フォードに比べても印象が薄い
米国でのGMの最大のライバルであるフォードは、「マスタング」の「マッハE」というEVモデルがそれなりに好調(昨年上半期の売上は1万1068台)、また「F150」ピックアップトラックのEVバージョン、「ライトニング」を発表したときは就任間もないバイデン大統領がフォード工場を視察に訪れ、自ら試乗したことも話題となった。
今回GMが「シルバラード」をラインに加えたのは、加速するEVピックアップトラック市場に遅れを取るまい、という考えからだ。米国ではピックアップトラックや大型SUVの売上が全体の過半数を占め、ベストセラーである「F150」は乗用車のベストセラーである「トヨタカムリ」の倍以上も売れている。
長年「F150」と「シルバラード」はトップセールスを争ってきたが、ここに今年から「テスラサイバートラック」や「リビアンR1T」といったスタートアップによるピックアップトラックのEVが参入する。特にサイバートラックには現時点で125万台もの予約が入っている。
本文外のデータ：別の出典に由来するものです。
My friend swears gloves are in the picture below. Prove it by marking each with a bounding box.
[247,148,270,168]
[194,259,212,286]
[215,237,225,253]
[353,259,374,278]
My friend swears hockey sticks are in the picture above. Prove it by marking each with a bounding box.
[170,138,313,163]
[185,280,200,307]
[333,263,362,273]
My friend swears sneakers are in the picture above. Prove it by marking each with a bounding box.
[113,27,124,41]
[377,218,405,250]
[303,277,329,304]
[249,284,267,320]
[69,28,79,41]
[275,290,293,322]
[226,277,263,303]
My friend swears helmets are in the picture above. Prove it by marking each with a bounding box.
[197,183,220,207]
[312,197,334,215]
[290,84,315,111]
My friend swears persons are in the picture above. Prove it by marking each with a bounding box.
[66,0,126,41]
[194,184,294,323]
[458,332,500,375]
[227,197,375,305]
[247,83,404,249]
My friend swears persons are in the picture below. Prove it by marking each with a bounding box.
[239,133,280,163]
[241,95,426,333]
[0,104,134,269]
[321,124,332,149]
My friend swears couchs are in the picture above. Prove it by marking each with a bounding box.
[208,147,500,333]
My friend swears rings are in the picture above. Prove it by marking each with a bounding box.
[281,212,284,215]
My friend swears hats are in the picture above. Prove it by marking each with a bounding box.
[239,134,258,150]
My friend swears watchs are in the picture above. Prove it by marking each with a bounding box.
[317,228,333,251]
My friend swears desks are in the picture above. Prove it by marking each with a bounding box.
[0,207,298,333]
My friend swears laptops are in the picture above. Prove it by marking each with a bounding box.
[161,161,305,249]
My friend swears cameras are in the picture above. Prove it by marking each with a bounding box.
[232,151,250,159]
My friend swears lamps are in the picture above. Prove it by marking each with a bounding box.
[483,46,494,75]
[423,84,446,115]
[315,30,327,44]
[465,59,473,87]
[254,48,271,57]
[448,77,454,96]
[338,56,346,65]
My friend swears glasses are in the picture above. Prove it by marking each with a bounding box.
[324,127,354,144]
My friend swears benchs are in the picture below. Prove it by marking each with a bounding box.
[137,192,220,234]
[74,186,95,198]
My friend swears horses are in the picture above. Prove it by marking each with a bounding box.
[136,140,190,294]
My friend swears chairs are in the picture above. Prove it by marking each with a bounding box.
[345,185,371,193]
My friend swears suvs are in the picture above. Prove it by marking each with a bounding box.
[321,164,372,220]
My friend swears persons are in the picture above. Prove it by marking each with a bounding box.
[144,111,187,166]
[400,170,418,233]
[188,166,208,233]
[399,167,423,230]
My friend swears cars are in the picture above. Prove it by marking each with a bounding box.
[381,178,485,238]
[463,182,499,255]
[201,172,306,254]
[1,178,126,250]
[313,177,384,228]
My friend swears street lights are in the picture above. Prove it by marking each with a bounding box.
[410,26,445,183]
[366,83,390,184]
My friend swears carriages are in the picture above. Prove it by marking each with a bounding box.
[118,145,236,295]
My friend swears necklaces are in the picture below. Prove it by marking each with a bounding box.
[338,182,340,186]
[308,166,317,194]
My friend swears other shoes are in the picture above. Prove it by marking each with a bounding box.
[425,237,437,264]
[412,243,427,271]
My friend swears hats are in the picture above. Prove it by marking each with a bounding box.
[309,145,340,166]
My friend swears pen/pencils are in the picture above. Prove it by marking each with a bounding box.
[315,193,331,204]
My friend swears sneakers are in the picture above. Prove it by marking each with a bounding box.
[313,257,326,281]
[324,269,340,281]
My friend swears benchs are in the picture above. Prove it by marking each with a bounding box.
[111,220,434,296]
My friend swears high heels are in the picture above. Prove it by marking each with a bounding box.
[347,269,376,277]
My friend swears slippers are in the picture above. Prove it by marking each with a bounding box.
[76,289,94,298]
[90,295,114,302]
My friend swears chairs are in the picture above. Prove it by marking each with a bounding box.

フォードが「F150ライトニング」の開発を急いだのにはそれなりの理由があった。
GMはこれらのEVピックアップとほぼ同様のスペック、価格を揃えて「シルバラード」のEVバージョン投入を発表したのだが、市場に与えるインパクトという点では弱い。これまでのEVピックアップはそれなりに話題になっただけに、後出しでなんとか同レベルのものを揃えた、というイメージが拭えないためだ。
「エキノックス」にしても同社のボルトのシェアを食う存在にしかならないのでは? と思わせられる、際立った魅力というものが感じられない。フォードが人気車種である「マスタング」を投入したのと比較すると、せめて「コルベット」、「カマロ」といったモデルで勝負できなかったのか、という印象になってしまう。